Considering an Apache Flink streaming-application with a pipeline like this:
Kafka-Source -> flatMap 1 -> flatMap 2 -> flatMap 3 -> Kafka-Sink
where every flatMap
function is a non-stateful operator (e.g. the normal .flatMap
function of a Datastream
).
How do checkpoints/savepoints work, in case an incoming message will be pending at flatMap 3
? Will the message be reprocessed after restart beginning from flatMap 1
or will it skip to flatMap 3
?
I am a bit confused, because the documentation seems to refer to application state as what I can use in stateful operators, but I don't have stateful operators in my application. Is the "processing progress" saved & restored at all, or will the whole pipeline be re-processed after a failure/restart?

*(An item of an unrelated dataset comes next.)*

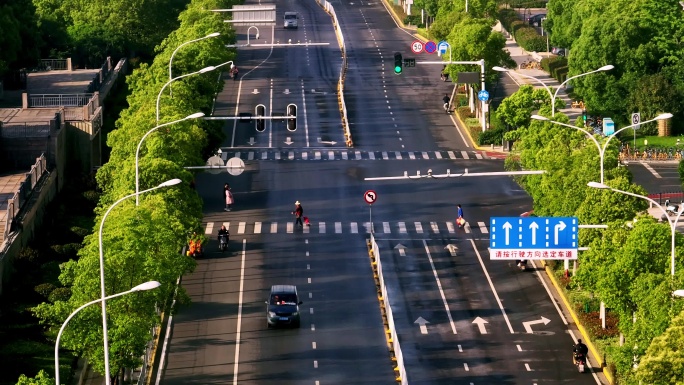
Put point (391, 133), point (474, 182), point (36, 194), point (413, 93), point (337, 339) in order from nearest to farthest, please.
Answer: point (337, 339), point (36, 194), point (474, 182), point (391, 133), point (413, 93)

And this there a difference between a failure (-> flink restores from checkpoint) and manual restart using savepoints regarding my previous questions?

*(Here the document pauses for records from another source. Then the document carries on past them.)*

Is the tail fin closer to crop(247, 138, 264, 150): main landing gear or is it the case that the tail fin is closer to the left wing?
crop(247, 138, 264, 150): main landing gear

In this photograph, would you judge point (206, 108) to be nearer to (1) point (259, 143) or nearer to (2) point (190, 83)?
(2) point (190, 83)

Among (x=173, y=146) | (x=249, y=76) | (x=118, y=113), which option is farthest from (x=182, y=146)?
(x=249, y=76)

I tried finding out myself (with enabled checkpointing using EXACTLY_ONCE
and rocksdb-backend) by placing a Thread.sleep()
in flatMap 3
and then cancelling the job with a savepoint. However this lead to the flink
commandline tool hanging until the sleep
was over, and even then flatMap 3
was executed and even sent out to the sink before the job got cancelled. So it seems I can not manually force this situation to analyze flink's behaviour.
In case "processing progress" is not saved/covered by the checkpointing/savepoints as I described above, how could I make sure for every message reaching my pipeline that any given operator (flatmap 1/2/3) is never re-processed in a restart/failure situation?